## Exercise brief:
Rewrite every line of the records below as a numbered list, skipping blank lines and leaving out the pictures.

## Records provided:

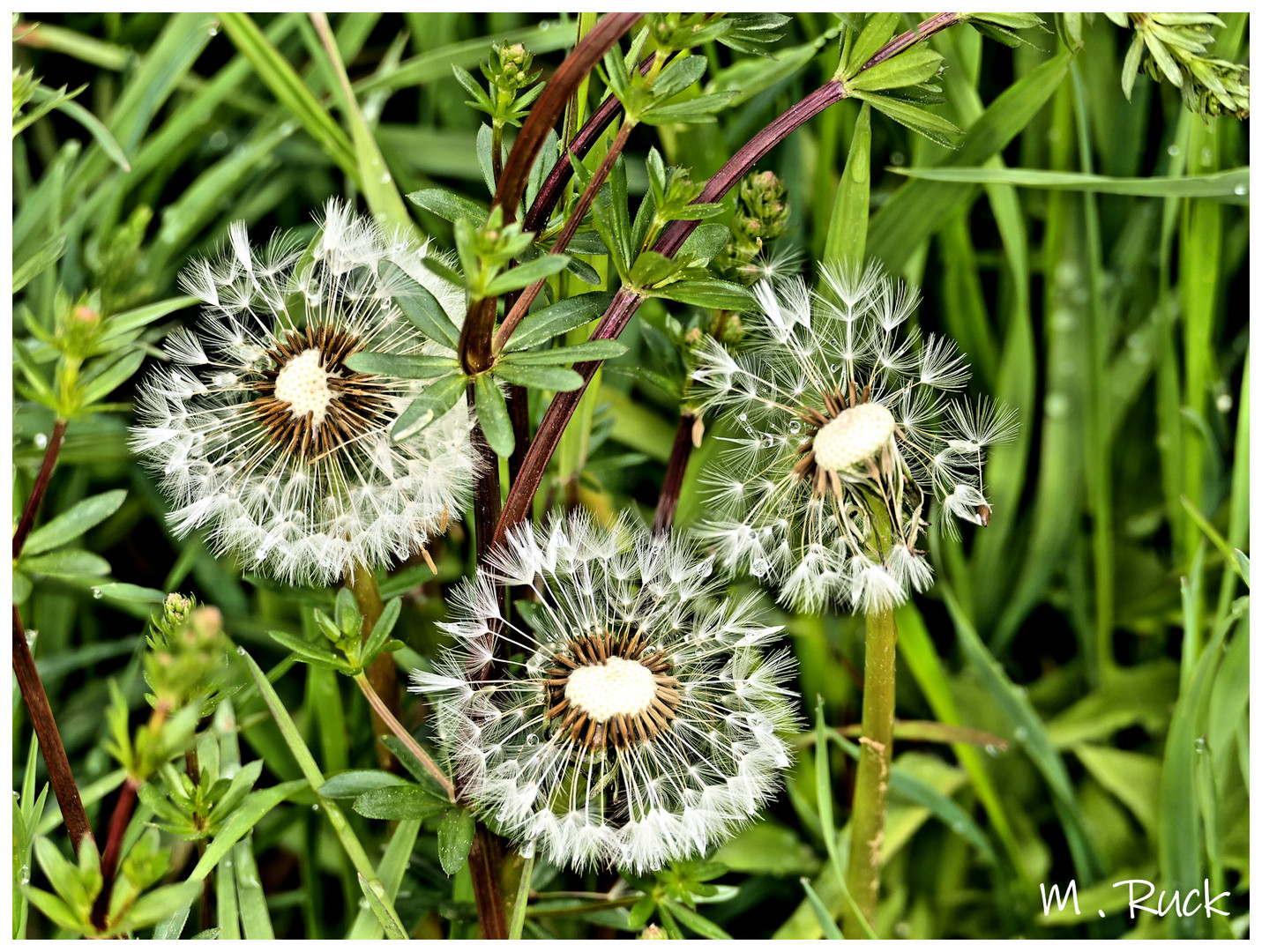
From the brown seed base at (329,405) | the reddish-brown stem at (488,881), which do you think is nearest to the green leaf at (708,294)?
the brown seed base at (329,405)

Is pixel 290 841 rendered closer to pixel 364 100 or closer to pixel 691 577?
pixel 691 577

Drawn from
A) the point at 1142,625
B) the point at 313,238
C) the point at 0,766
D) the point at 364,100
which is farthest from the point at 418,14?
the point at 1142,625

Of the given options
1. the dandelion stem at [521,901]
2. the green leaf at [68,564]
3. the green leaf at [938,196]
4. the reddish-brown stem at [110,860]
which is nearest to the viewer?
the reddish-brown stem at [110,860]

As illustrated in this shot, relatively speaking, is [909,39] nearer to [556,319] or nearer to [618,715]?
[556,319]

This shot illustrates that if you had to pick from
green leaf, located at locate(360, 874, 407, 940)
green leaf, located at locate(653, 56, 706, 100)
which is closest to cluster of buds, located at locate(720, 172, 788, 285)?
green leaf, located at locate(653, 56, 706, 100)

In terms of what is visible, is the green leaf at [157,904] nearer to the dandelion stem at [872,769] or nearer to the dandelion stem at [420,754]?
the dandelion stem at [420,754]

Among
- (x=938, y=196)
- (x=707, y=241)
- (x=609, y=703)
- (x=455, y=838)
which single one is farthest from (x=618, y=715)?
(x=938, y=196)
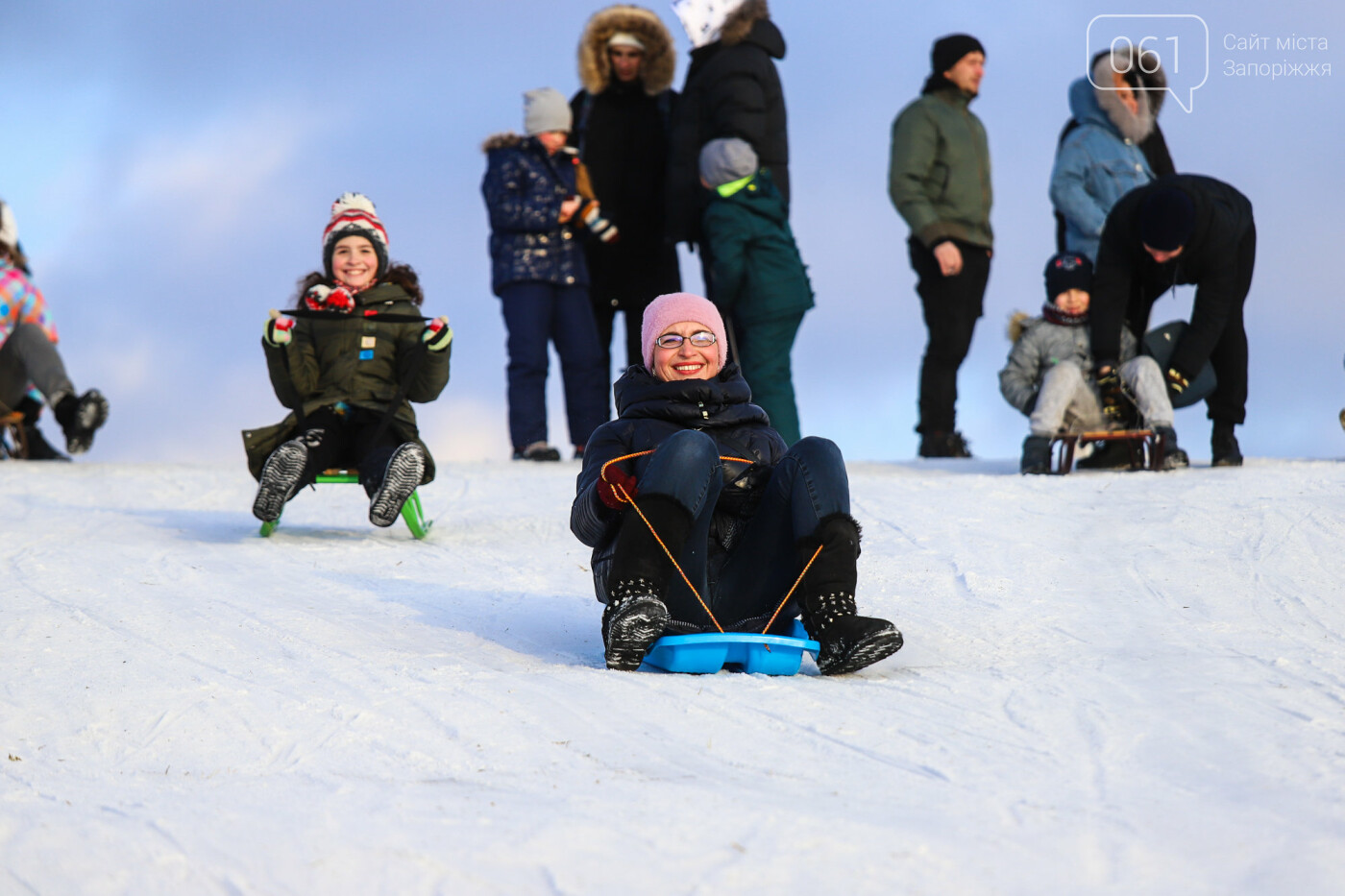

## Solution to this task:
1. From the brown seed base at (329,405) | the reddish-brown stem at (488,881), which do you think is nearest to the green leaf at (708,294)?
2. the brown seed base at (329,405)
3. Is pixel 290 841 rendered closer to pixel 364 100 or closer to pixel 691 577?
4. pixel 691 577
5. Drawn from
6. A) the point at 1142,625
7. B) the point at 313,238
8. C) the point at 0,766
9. D) the point at 364,100
10. which is farthest from the point at 418,14?
11. the point at 1142,625
12. Of the given options
13. 1. the dandelion stem at [521,901]
14. 2. the green leaf at [68,564]
15. 3. the green leaf at [938,196]
16. 4. the reddish-brown stem at [110,860]
17. which is nearest to the viewer?
18. the reddish-brown stem at [110,860]
19. As illustrated in this shot, relatively speaking, is [909,39] nearer to [556,319] or nearer to [618,715]?
20. [556,319]
21. This shot illustrates that if you had to pick from
22. green leaf, located at locate(360, 874, 407, 940)
23. green leaf, located at locate(653, 56, 706, 100)
24. which is closest to cluster of buds, located at locate(720, 172, 788, 285)?
25. green leaf, located at locate(653, 56, 706, 100)
26. In terms of what is visible, is the green leaf at [157,904] nearer to the dandelion stem at [872,769] or nearer to the dandelion stem at [420,754]?
27. the dandelion stem at [420,754]
28. Among
29. - (x=938, y=196)
30. - (x=707, y=241)
31. - (x=609, y=703)
32. - (x=455, y=838)
33. which single one is farthest from (x=618, y=715)?
34. (x=938, y=196)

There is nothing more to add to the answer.